The Petroleum and Natural Gas Senior Staff Association of Nigeria (PENGASSAN) Initiates Industrial Action Against Newcross Exploration and Production Company

The Petroleum and Natural Gas Senior Staff Association of Nigeria (PENGASSAN) has directed its members employed by Newcross Exploration and Production Company to withdraw their services nationwide. This industrial action stems from a dispute between PENGASSAN and Newcross regarding the issuance of query and suspension letters to PENGASSAN members working at Newcross’s Oil Mining Lease (OML) 24 operations in Rivers State. PENGASSAN contends that these disciplinary actions were unjustly imposed upon its members, prompting the association to take decisive action to protect their job security and interests.

The directive to withdraw services, effective immediately, was communicated through a statement released by PENGASSAN’s Port Harcourt zonal office. The statement, signed by Assistant General Secretary Sere Nwikabeh, emphasizes that the withdrawal of services is a proactive measure aimed at ensuring the safety and security of PENGASSAN members’ employment.

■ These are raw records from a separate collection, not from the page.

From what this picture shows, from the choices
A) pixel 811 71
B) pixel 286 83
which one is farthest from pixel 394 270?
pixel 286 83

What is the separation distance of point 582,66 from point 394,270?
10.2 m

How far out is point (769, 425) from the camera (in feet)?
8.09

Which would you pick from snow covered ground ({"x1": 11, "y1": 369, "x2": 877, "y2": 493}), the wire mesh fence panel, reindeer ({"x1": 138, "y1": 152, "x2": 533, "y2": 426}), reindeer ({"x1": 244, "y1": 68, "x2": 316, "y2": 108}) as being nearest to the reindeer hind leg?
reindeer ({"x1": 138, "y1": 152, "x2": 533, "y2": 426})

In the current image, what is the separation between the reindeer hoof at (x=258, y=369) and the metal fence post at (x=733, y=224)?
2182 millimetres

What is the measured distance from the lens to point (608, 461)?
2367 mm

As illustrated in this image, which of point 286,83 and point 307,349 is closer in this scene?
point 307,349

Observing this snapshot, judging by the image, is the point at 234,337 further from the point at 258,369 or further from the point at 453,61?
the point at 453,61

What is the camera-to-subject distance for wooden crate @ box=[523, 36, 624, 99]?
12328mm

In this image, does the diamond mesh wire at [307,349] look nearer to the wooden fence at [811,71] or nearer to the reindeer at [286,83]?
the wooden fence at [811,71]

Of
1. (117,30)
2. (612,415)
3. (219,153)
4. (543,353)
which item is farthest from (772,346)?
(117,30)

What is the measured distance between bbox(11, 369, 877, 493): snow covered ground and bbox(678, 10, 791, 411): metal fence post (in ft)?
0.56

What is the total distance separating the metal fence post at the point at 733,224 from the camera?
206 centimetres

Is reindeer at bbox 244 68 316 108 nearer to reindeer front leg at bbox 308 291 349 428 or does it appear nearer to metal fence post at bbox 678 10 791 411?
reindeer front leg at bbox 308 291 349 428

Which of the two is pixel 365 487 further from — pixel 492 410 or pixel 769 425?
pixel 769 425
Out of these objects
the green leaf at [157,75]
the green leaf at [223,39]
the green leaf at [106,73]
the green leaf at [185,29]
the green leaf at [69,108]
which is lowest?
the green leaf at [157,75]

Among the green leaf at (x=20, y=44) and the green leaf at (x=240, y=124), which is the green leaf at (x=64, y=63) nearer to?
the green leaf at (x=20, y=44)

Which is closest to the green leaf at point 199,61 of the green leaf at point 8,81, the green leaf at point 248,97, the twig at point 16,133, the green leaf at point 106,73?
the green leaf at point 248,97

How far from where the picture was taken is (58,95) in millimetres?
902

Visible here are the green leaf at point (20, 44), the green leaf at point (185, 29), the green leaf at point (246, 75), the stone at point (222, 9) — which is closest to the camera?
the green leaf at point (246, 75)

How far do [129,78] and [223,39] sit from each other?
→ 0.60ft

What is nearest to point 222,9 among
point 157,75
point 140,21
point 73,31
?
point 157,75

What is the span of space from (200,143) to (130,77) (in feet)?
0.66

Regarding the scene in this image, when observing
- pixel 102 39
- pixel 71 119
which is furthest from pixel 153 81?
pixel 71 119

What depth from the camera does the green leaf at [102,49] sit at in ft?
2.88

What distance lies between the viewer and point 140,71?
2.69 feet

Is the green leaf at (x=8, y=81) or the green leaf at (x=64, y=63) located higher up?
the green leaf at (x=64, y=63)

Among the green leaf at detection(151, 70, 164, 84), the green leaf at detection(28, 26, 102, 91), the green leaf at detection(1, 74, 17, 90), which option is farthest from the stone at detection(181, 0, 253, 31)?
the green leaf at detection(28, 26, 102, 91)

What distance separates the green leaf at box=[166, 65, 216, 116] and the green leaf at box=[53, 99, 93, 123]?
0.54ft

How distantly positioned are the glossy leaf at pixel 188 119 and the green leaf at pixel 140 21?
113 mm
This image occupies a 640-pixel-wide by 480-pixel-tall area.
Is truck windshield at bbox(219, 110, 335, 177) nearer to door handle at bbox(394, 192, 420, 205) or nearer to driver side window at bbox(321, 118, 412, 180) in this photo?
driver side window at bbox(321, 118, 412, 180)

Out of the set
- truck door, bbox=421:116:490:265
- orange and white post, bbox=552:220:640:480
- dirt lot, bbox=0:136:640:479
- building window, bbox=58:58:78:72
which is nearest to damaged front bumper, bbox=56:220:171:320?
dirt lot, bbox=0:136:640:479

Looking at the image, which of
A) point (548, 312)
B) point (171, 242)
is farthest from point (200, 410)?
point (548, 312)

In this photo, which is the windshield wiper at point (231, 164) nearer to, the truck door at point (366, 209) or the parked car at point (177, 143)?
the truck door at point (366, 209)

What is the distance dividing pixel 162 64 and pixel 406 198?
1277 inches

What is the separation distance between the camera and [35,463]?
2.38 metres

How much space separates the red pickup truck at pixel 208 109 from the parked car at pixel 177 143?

The association has declared that this industrial action will persist until Newcross management rescinds the query and suspension letters and engages in good-faith negotiations for a branch collective bargaining agreement.

This dispute between PENGASSAN and Newcross highlights the challenges faced by workers in the Nigerian oil and gas industry, where concerns over job security and fair treatment are often at the forefront. PENGASSAN’s decision to withdraw its members’ services reflects the association’s commitment to protecting its members’ rights and advocating for improved working conditions. The outcome of this industrial action remains uncertain, but its implications for Newcross’s operations and the broader labor relations landscape in the Nigerian oil and gas sector could be significant.

The specific details surrounding the query and suspension letters remain undisclosed, adding another layer of complexity to this unfolding situation. It is unclear what actions or omissions prompted Newcross management to take disciplinary measures against PENGASSAN members, but the association’s swift response suggests a firm belief in the injustice of these actions. The demand for the withdrawal of the letters and the commencement of collective bargaining negotiations demonstrates PENGASSAN’s resolve to address these issues head-on and secure a favorable outcome for its members.

This industrial action has the potential to disrupt Newcross’s operations at OML 24 and beyond. The withdrawal of skilled labor could impact production levels and potentially lead to financial losses for the company. The length and severity of the disruption will depend on the willingness of both parties to engage in constructive dialogue and find a mutually acceptable resolution. The broader implications for the Nigerian oil and gas industry could include increased scrutiny of labor practices and heightened awareness of worker rights.

Moving forward, the focus will be on whether Newcross management and PENGASSAN can reach a compromise that addresses the concerns of both parties. The successful resolution of this dispute will require open communication, a commitment to finding common ground, and a recognition of the important role that both labor and management play in the continued success of the Nigerian oil and gas sector. This situation underscores the need for effective communication and collaboration between employers and employee representatives to prevent disputes from escalating into full-blown industrial action. The outcome of this situation could have long-lasting consequences for labor relations in the industry and may serve as a case study for future disputes.